With wireprotocol version two introducing command response caching
and enabling content redirect responses, it is possible to store
response objects in an arbitrary blob store and send clients to
the store to retrieve large responses. This commit adds an extension
which implements such wire protocol caching in Amazon S3.
Servers add their AWS access key and key ID to an hgrc config,
and specify the name of the S3 bucket which holds the objects.
When a cache lookup request comes in, the cacher sends a HEAD
request to S3 which will return a 404 if the object does not
exist (ie a cache miss). If the request is a cache hit, a presigned
url for the object is generated and used to issue a content
redirect response which is sent to the client. If the response
indicates a cache miss, the response is generated by the server
and buffered in the cache until onfinished is called. During
onfinished, we calculate the size of the response and can
optionally avoid caching if the response is below a configured
minimum threshold.

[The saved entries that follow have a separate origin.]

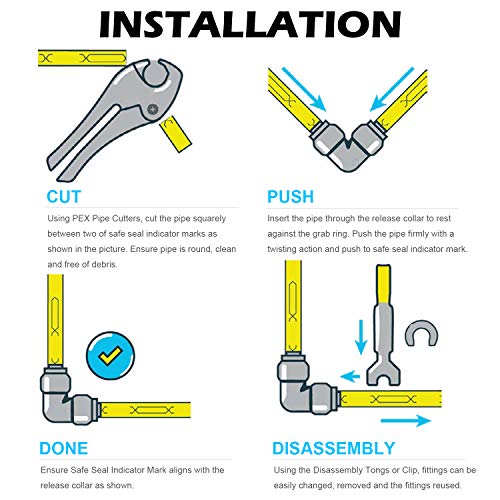 INSTALLATION

CUT

Using PEX Pipe Cutters, cut the pipe squarely between two of safe seal indicator marks as shown in the picture. Ensure pipe is round, clean and free of debris.

PUSH

Insert the pipe through the release collar to rest against the grab ring. Push the pipe firmly with a twisting action and push to safe seal indicator mark.

DONE

Ensure Safe Seal Indicator Mark aligns with the release collar as shown.

DISASSEMBLY

Using the Disassembly Tongs or Clip, fittings can be easily changed, removed and the fittings reused.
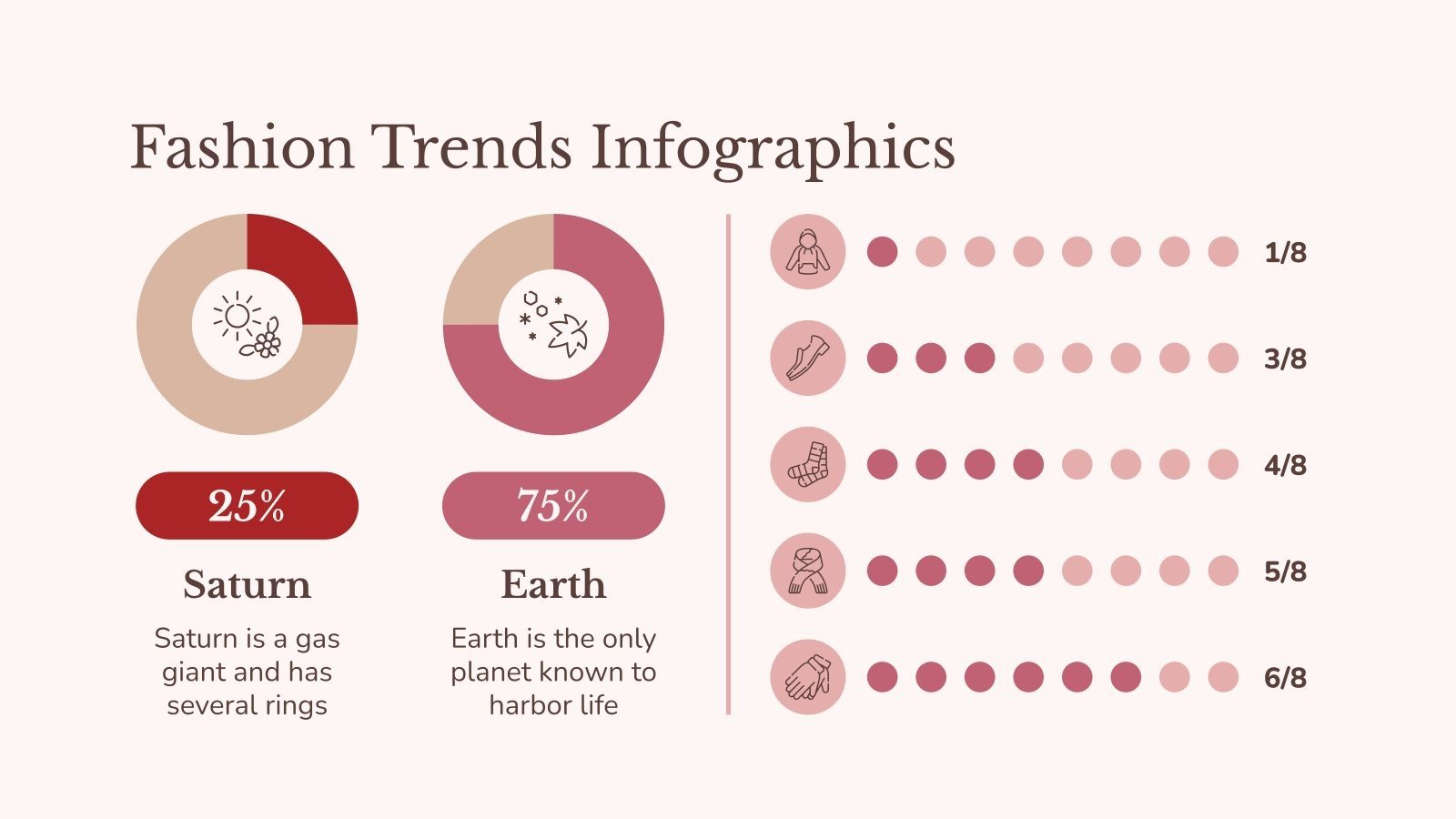 Fashion Trends Infographics

25%

Saturn

Saturn is a gas giant and has several rings

75%

Earth

Earth is the only planet known to harbor life

1/8

3/8

4/8

5/8

6/8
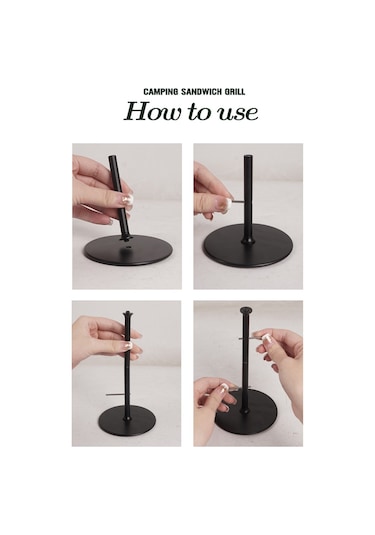 CAMPING SANDWICH GRILL
How to use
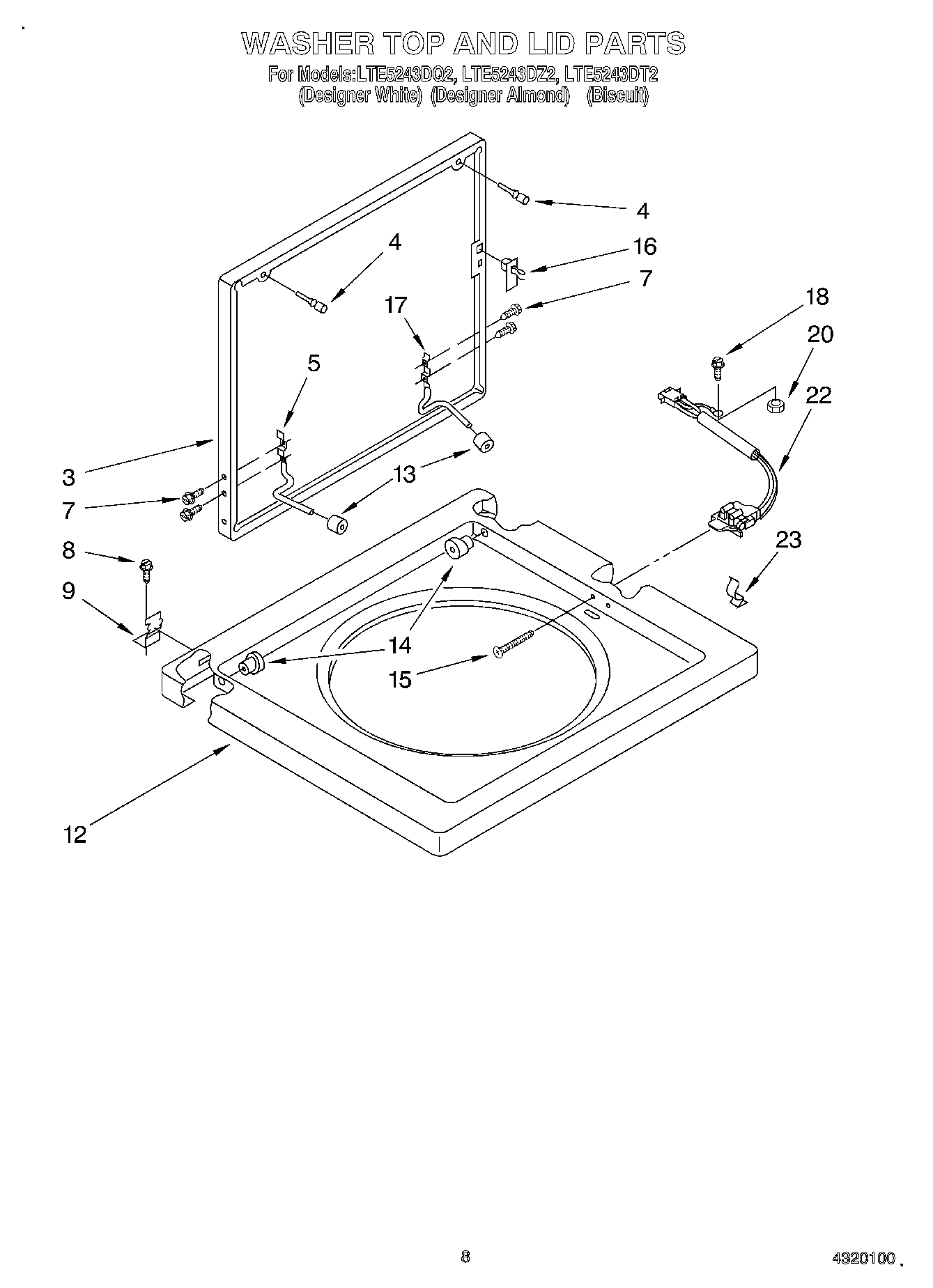 WASHER TOP AND LID PARTS
For Models:LTE5243DQ2, LTE5243DZ2, LTE5243DT2
(Designer White) (Designer Almond) (Biscuit)

4
4
16
7
17
18
20
5
22
3
13
7
8
23
9
14
15
12

8
4320100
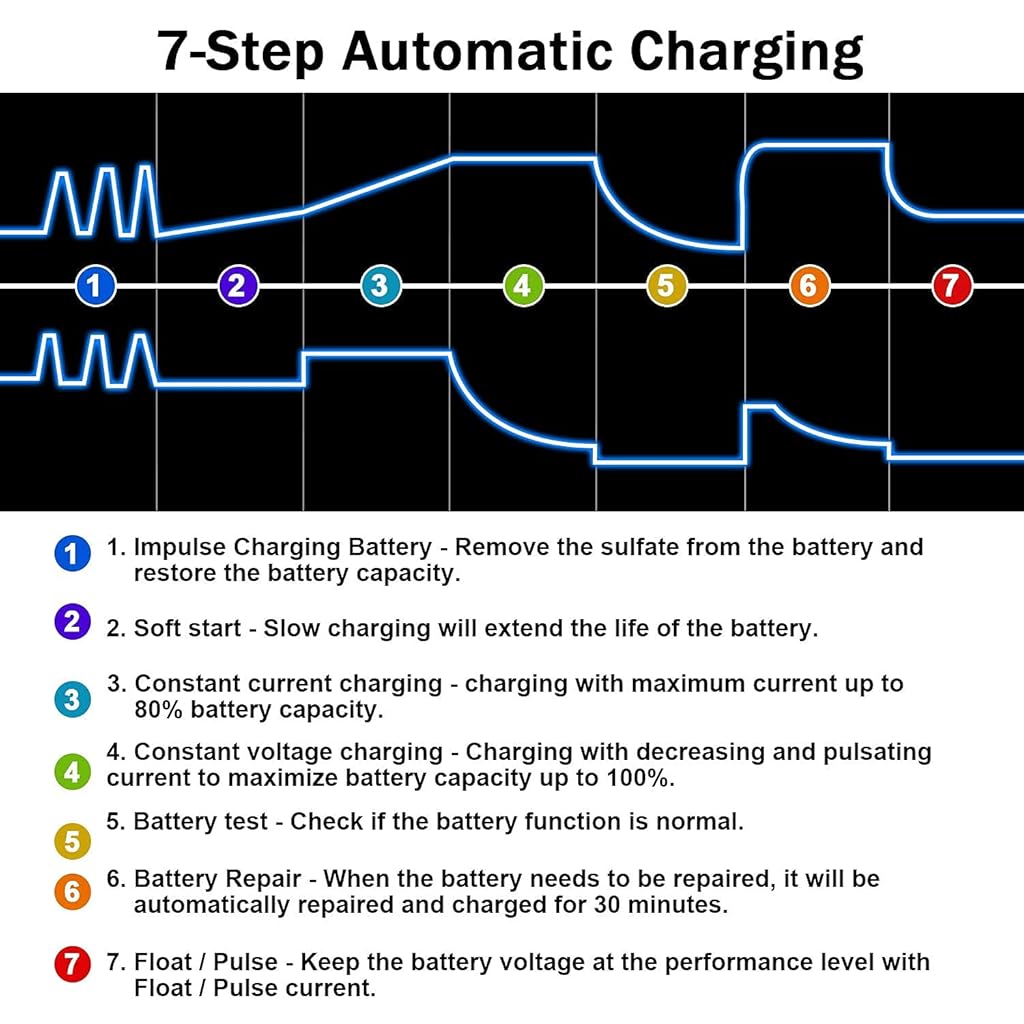 7-Step Automatic Charging

1 2 3 4 5 6 7

1 1. Impulse Charging Battery - Remove the sulfate from the battery and restore the battery capacity.

2 2. Soft start - Slow charging will extend the life of the battery.

3 3. Constant current charging - charging with maximum current up to 80% battery capacity.

4 4. Constant voltage charging - Charging with decreasing and pulsating current to maximize battery capacity up to 100%.

5 5. Battery test - Check if the battery function is normal.

6 6. Battery Repair - When the battery needs to be repaired, it will be automatically repaired and charged for 30 minutes.

7 7. Float / Pulse - Keep the battery voltage at the performance level with Float / Pulse current.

Otherwise we insert the object into the
cache bucket using the put_object API.
To test this extension, we require the moto mock AWS library.
Specifically, we use the "standalone server" functionality,
which creates a Flask application that imitates S3. A new hghave
predicate is added to check for this functionality before
testing.
This is needed for determinism in testing, but there is likely a better way to avoid it that checking for an alternative endpoint url.